In other words, Mr. Hunter says, “the studies are totally conflicting, and both say they are 'independent'. It just doesn't make sense.”
Mr. Nutter, a senior trade group official who rarely criticizes industry proposals in public, said that taken together, the two studies “demonstrate that you can change insurance laws, but you cannot change the laws of disaster economics or the laws of nature with political science.”
Mr. Nutter called Milliman a “highly respected firm” and asserted that it is “one of the world's premier actuarial and consulting firms.”
He said a Milliman study on Florida cat risk that was commissioned by the Property Casualty Insurers Association of America (PCI), documents that Florida is simply shifting risk through new legislation aimed at reducing the cost of homeowner's insurance in the state's coastal areas.
Under the program, the cost of insuring the state's coastal development would be borne by low- and moderate-risk insureds in central and northern Florida–including automobile policyholders, municipalities, school boards, day care centers and commercial businesses, whether or not they have any catastrophe risk–instead of spreading risk among private reinsurers operating in global capital markets.
He alleged that the Milliman study confirms the Florida cat fund is provided for at below actuarially sound rates and depends mostly on debt financing, not risk-based premiums.
“The debt would be paid from future assessments/taxes on nearly all insureds, in essence, mortgaging the future of the Florida economy and home ownership in the state,” Mr. Nutter said.
“The irony of Florida,” noted Nutter, “is that small commercial businesses, homeowners, and automobile insurance consumers now insure Florida's insurance companies,” he explained.

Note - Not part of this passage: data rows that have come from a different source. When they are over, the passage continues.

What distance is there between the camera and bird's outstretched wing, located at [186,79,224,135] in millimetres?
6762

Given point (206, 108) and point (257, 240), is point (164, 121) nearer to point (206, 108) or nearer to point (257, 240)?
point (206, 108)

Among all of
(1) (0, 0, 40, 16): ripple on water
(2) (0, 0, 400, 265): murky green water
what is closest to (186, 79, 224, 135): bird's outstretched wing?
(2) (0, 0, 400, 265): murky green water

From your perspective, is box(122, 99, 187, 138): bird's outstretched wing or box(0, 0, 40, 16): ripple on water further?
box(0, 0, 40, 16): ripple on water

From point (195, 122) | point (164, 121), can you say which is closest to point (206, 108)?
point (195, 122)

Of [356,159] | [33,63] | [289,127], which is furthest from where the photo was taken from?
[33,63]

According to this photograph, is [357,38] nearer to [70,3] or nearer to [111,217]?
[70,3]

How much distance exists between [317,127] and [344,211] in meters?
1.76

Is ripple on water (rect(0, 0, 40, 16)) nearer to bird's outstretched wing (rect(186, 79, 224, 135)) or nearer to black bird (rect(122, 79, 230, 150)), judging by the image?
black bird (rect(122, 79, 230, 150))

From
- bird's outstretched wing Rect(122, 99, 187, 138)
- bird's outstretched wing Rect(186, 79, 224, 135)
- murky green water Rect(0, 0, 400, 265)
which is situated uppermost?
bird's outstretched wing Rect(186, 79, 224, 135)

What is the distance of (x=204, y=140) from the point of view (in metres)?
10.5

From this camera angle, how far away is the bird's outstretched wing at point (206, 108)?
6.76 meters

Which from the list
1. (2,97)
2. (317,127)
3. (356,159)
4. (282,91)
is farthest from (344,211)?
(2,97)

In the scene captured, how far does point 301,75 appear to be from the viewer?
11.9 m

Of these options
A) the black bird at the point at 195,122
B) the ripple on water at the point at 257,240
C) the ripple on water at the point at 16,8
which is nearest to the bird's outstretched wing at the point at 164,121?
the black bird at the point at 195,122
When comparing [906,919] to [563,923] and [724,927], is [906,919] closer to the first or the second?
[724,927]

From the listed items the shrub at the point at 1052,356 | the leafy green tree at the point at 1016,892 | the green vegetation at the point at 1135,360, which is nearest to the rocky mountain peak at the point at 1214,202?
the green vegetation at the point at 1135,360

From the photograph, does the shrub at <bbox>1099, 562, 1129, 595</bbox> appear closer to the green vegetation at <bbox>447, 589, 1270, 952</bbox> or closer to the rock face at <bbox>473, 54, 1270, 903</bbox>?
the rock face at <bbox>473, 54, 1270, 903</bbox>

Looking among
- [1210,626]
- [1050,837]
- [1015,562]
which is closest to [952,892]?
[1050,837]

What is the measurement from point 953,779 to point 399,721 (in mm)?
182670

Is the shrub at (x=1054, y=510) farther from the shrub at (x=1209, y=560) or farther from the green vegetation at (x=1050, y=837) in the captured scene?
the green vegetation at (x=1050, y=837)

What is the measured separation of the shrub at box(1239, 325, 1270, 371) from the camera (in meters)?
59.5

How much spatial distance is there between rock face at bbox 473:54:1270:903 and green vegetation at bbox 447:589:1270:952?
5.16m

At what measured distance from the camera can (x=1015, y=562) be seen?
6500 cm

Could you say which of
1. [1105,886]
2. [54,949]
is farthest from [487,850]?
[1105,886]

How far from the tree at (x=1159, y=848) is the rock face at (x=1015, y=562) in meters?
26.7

Regarding a Milliman study on federal catastrophe legislation commissioned by ProtectingAmerica.org, Mr. Nutter said the federal approach supported by ProtectingAmerica.org is designed to encourage other states to adopt Florida-style government programs and shift risk from the books of insurers to taxpayer-backed state government funds and then to the federal government.
Mr. Nutter argues that the ProtectingAmerica.org proposal also introduces the notion that a Florida-style government fund will provide funding for various disaster preparedness and first responder efforts.
According to Mr. Nutter, “This is likely a hollow promise, given that state funds are likely to be debt-financed (as the Florida fund is now) and will be for the foreseeable future.”
Milliman's study on federal catastrophe legislation concludes that consumers nationwide may also save money in exchange for creating numerous state government bureaucracies to take on the catastrophe risk.
Nutter disagrees, suggesting, “Nothing in the Florida gamble should be a role model for other states.”
Mr. Nutter called it a “high risk financial wager, mostly dependent on luck as far as nature is concerned.” Mr. Nutter added that he thought the proposal “threatens the state's fiscal standing and burdens insureds with taxes and surcharges for years.
“Except for the few insurers who will benefit from shifting catastrophe risk from their accounts to taxpayer-backed government funds, including those that are members of ProtectingAmerica.org, there are no other clear beneficiaries–not the state, not insureds without coastal residential exposure, and not insured motorists or commercial businesses,” Mr. Nutter added.